-- Lavoro da svolgere --
(a) Risponda alle seguenti domande basandosi sull'intervista sull'Albania e Putin:
(i) Secondo il sondaggio citato, quale percentuale dei cittadini albanesi apprezza Putin?
(ii) Alla vigilia dell'invasione, con chi si era svolto il colloquio riferito nell'intervista?
(iii) Quale somma Putin avrebbe investito, secondo quanto riferito in quel colloquio?
(b) Prosegua l'intervista sull'Albania e Putin, scrivendo il seguito a partire dall'ultima frase riportata.

-- Testo fornito --
^^^^
E questo sentimento vale sia per la memoria dell’Unione sovietica di allora, che per la percezione della Russia contemporanea?
«Non c’è dubbio. Putin non è molto amato dagli albanesi, anche e soprattutto per questi motivi che abbiamo appena ricordato».
Cosa intende?
«Lei mi ha citato un sondaggio sulle opinioni degli italiani sulla guerra? E allora io gliene voglio citare uno che ricordo, ancora più sorprendente, sulle opinioni dei cittadini in Albania dopo lo scoppio del conflitto».
Quale?
«La popolarità del presidente della Federazione Russia, tra gli albanesi, è dello zero virgola sette per cento. Putin, cioè, piace allo 0,7 per cento dei nostri cittadini!».
E gli altri?
(Sorride). «Per il 99 per cento degli albanesi Vladimir Putin è… uno che non sta bene».
Cosa ha capito lei in più, sulle ragioni di questa guerra, a distanza di un anno?
(Sorride). «Non ho informazioni riservate che provengano da servizi di intelligence, se era questo che voleva sapere».
No, non intendevo domandarle questo tipo di rivelazioni…
«Allora posso offrirle un retroscena diverso, che però mi colpì molto, alla vigilia del conflitto. E che ancora oggi mi fa porre delle domande».
Quale?
«Avevo parlato, alla vigilia dell’invasione, con uno dei governanti di un Paese di confine dell’Ucraina di cui ovviamente non posso farle il nome. E questa persona mi aveva detto, testualmente, sulla base di fonti dirette: “Lo sai che Putin ha investito 25 miliardi di euro per preparare il terreno del cambio di regime da ottenere con l’intervento?”.
^^^^
-- Dati registrati --
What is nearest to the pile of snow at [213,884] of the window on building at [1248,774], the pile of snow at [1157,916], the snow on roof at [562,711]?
^^^^
-- Risposte attese --
(a)
(i) Lo 0,7 per cento.
(ii) Con uno dei governanti di un Paese di confine dell'Ucraina.
(iii) 25 miliardi di euro.

(b)
E cosa intendeva? Armamenti? Carri armati?
«Nooo… soldi spesi per oliare la macchina del consenso, i partiti, gli oligarchi. Una operazione di intelligence economica. Ancora oggi ripenso all’esattezza di quella confidenza».
Perché?
«In primo luogo perché, quell’analisi mi fu fatta mentre molti dei più importanti osservatori, anche in Occidente, negavano la possibilità dell’invasione. Invece fu quella la prima conferma che io ebbi, ben prima del febbraio 2022 che i russi avrebbero attaccato, che c’era un piano preordinato…».
E poi?
«Poi perché ricordo bene il dialogo che ebbi, subito dopo queste parole, con la mia fonte».
Quale?
«Più o meno questo. Io dicevo: possono essere 25 o 100 miliardi, nulla cambierà, perché conosco bene come sono fatti gli ucraini».
Ovvero?
«Era evidente che quella fosse una cifra enorme. Ma era evidente che Putin sottovalutasse i suoi avversari e che non capisse nulla della psicologia del popolo che aveva deciso di invadere».
Che cosa pensava lei.
«Io in sostanza ero convinto, ben prima che scoppiasse la guerra, che gli ucraini non si sarebbero fatti comprare e che non ci sarebbe stato nessun cambio di regime che permettesse a Mosca di installare un governo amico. Questo grave errore di comprensione iniziale, come è evidente, ha influenzato enormemente il corso della guerra nei mesi successivi, fino ad oggi».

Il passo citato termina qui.